▶ ASSIGNMENT
Transcribe the lines from the start of the data below through the line with "scientific name: Connochaetes taurinus", word for word and nothing more.

(Collected data)
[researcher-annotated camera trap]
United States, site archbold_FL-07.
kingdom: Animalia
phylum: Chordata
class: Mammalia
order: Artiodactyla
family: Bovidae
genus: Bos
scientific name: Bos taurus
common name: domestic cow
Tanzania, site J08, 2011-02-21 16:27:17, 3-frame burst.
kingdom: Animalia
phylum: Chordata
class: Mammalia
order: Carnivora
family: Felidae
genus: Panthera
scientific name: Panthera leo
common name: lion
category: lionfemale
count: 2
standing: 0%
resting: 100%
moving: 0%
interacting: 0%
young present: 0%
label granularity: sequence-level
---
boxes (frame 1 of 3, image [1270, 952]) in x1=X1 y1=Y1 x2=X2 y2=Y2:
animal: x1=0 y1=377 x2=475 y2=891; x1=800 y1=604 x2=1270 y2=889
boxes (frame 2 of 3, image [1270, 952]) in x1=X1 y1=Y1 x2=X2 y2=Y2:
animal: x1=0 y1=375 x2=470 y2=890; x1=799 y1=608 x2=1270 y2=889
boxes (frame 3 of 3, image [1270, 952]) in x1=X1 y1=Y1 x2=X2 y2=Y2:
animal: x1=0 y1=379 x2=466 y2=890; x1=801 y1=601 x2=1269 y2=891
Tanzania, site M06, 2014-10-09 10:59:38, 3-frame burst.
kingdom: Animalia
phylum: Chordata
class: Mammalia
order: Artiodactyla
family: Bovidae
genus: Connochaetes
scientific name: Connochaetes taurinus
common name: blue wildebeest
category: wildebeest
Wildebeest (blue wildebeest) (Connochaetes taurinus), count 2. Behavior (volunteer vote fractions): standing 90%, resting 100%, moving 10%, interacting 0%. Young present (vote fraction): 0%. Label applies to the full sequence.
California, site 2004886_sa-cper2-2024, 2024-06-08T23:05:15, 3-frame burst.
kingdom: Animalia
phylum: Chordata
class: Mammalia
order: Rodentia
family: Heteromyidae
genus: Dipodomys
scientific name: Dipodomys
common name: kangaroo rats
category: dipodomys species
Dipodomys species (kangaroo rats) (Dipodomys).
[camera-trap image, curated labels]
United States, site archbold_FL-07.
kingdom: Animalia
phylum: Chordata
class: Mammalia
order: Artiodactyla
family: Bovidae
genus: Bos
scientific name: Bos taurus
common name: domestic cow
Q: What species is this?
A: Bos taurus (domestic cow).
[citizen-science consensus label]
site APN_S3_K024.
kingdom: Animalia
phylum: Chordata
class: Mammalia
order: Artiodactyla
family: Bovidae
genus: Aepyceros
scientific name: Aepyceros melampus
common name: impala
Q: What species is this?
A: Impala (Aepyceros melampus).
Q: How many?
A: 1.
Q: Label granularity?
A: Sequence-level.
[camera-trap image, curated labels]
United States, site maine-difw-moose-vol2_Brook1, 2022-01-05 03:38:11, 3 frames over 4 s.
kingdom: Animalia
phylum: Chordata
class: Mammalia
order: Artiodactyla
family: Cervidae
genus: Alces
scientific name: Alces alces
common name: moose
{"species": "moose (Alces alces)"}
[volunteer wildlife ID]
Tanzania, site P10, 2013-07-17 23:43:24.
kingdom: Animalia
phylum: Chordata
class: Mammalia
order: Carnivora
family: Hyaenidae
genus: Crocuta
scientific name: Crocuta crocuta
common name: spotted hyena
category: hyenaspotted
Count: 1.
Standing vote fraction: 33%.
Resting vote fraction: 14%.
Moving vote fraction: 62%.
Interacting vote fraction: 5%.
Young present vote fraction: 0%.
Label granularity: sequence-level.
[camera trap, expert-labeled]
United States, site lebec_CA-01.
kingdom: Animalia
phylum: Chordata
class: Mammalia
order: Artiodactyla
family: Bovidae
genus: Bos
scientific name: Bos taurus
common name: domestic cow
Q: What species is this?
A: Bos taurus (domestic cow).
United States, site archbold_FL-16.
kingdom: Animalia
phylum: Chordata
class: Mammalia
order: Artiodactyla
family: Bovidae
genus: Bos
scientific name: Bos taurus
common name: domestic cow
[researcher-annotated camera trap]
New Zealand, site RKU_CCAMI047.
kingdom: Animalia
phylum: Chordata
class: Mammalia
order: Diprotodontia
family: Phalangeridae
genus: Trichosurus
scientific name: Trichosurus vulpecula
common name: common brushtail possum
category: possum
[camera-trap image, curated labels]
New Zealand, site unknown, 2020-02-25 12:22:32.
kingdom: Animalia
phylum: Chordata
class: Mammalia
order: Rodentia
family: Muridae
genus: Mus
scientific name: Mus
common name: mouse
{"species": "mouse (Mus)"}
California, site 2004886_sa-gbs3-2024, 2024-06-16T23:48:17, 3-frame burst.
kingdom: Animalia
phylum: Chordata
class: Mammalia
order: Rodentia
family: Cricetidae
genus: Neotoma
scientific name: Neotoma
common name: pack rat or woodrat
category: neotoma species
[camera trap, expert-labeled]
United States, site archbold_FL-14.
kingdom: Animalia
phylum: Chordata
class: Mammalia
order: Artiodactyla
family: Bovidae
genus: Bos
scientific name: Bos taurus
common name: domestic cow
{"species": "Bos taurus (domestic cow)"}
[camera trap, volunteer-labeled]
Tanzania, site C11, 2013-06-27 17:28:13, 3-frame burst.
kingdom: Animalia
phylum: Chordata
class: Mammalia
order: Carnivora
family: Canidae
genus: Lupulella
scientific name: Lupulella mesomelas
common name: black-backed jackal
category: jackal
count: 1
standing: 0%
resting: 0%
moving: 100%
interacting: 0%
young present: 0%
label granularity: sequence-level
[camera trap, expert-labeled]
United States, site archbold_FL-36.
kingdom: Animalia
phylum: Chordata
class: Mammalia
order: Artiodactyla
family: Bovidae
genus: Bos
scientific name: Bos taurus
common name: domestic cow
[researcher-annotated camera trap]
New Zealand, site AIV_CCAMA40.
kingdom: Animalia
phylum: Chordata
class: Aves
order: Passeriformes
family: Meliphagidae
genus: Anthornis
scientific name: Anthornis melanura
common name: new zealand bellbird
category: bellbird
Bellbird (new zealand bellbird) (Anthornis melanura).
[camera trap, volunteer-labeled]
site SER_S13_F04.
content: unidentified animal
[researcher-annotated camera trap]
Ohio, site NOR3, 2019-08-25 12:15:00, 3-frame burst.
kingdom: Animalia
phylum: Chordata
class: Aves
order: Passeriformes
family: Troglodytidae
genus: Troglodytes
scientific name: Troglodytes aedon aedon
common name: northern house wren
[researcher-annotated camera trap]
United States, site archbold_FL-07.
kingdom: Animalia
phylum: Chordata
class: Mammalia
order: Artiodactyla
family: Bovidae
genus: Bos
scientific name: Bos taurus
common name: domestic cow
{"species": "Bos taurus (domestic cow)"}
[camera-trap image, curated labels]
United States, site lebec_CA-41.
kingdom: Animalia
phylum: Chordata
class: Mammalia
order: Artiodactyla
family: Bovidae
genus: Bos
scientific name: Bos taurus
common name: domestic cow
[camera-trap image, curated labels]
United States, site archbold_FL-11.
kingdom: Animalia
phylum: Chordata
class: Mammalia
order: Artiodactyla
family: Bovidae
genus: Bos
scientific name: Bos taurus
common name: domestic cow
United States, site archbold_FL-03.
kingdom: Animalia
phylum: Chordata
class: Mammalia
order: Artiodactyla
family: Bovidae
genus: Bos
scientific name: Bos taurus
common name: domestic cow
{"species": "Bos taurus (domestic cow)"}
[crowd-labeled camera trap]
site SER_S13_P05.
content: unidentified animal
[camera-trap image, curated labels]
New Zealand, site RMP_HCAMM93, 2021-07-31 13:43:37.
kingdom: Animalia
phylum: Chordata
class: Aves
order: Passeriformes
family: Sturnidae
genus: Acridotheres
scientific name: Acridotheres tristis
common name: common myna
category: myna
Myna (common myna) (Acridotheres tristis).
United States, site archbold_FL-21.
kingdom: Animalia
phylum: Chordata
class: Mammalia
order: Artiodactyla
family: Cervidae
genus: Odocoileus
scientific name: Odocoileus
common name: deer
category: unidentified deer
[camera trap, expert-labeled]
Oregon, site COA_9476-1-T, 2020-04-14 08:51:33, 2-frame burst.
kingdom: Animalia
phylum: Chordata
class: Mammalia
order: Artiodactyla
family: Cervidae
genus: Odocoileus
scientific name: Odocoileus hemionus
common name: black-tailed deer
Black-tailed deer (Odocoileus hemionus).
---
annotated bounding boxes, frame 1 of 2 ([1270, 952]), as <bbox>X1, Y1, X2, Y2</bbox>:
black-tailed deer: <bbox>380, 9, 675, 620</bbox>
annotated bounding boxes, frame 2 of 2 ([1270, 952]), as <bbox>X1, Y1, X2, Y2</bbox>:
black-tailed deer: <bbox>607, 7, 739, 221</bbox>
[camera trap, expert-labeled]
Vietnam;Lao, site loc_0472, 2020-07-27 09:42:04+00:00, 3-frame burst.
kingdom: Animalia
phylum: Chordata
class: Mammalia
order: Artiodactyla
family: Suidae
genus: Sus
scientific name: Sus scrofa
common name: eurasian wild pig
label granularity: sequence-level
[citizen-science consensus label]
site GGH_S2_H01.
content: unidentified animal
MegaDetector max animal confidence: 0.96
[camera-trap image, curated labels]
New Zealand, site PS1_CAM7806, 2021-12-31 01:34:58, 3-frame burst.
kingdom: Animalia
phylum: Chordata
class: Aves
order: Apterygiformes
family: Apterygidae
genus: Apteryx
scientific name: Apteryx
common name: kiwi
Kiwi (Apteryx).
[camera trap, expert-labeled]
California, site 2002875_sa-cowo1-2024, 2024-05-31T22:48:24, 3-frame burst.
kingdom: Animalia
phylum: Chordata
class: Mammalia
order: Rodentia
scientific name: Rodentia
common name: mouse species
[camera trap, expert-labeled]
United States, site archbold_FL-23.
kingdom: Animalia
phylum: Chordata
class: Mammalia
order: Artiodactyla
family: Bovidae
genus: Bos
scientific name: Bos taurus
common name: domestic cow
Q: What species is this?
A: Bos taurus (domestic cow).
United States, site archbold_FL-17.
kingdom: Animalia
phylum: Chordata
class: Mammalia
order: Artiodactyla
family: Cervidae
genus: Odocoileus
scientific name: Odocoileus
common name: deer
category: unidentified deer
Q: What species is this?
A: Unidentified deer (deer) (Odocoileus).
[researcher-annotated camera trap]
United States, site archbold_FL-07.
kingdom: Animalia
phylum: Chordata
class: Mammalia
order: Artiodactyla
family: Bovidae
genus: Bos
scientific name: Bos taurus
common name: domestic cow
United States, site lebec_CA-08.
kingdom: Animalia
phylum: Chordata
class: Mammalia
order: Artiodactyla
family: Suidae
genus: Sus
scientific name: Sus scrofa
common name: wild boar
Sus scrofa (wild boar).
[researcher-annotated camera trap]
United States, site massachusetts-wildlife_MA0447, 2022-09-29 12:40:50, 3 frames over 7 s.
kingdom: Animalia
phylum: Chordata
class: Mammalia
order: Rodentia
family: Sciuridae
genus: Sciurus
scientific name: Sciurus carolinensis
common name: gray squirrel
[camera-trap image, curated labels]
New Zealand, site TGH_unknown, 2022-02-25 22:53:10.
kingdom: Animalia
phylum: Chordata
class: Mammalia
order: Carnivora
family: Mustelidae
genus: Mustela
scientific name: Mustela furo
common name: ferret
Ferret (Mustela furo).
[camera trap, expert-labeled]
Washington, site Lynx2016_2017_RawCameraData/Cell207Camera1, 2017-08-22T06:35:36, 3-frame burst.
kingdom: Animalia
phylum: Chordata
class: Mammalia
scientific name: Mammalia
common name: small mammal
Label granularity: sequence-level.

▶ SOLUTION TO THIS EXERCISE
[researcher-annotated camera trap]
United States, site archbold_FL-07.
kingdom: Animalia
phylum: Chordata
class: Mammalia
order: Artiodactyla
family: Bovidae
genus: Bos
scientific name: Bos taurus
common name: domestic cow
Tanzania, site J08, 2011-02-21 16:27:17, 3-frame burst.
kingdom: Animalia
phylum: Chordata
class: Mammalia
order: Carnivora
family: Felidae
genus: Panthera
scientific name: Panthera leo
common name: lion
category: lionfemale
count: 2
standing: 0%
resting: 100%
moving: 0%
interacting: 0%
young present: 0%
label granularity: sequence-level
---
boxes (frame 1 of 3, image [1270, 952]) in x1=X1 y1=Y1 x2=X2 y2=Y2:
animal: x1=0 y1=377 x2=475 y2=891; x1=800 y1=604 x2=1270 y2=889
boxes (frame 2 of 3, image [1270, 952]) in x1=X1 y1=Y1 x2=X2 y2=Y2:
animal: x1=0 y1=375 x2=470 y2=890; x1=799 y1=608 x2=1270 y2=889
boxes (frame 3 of 3, image [1270, 952]) in x1=X1 y1=Y1 x2=X2 y2=Y2:
animal: x1=0 y1=379 x2=466 y2=890; x1=801 y1=601 x2=1269 y2=891
Tanzania, site M06, 2014-10-09 10:59:38, 3-frame burst.
kingdom: Animalia
phylum: Chordata
class: Mammalia
order: Artiodactyla
family: Bovidae
genus: Connochaetes
scientific name: Connochaetes taurinus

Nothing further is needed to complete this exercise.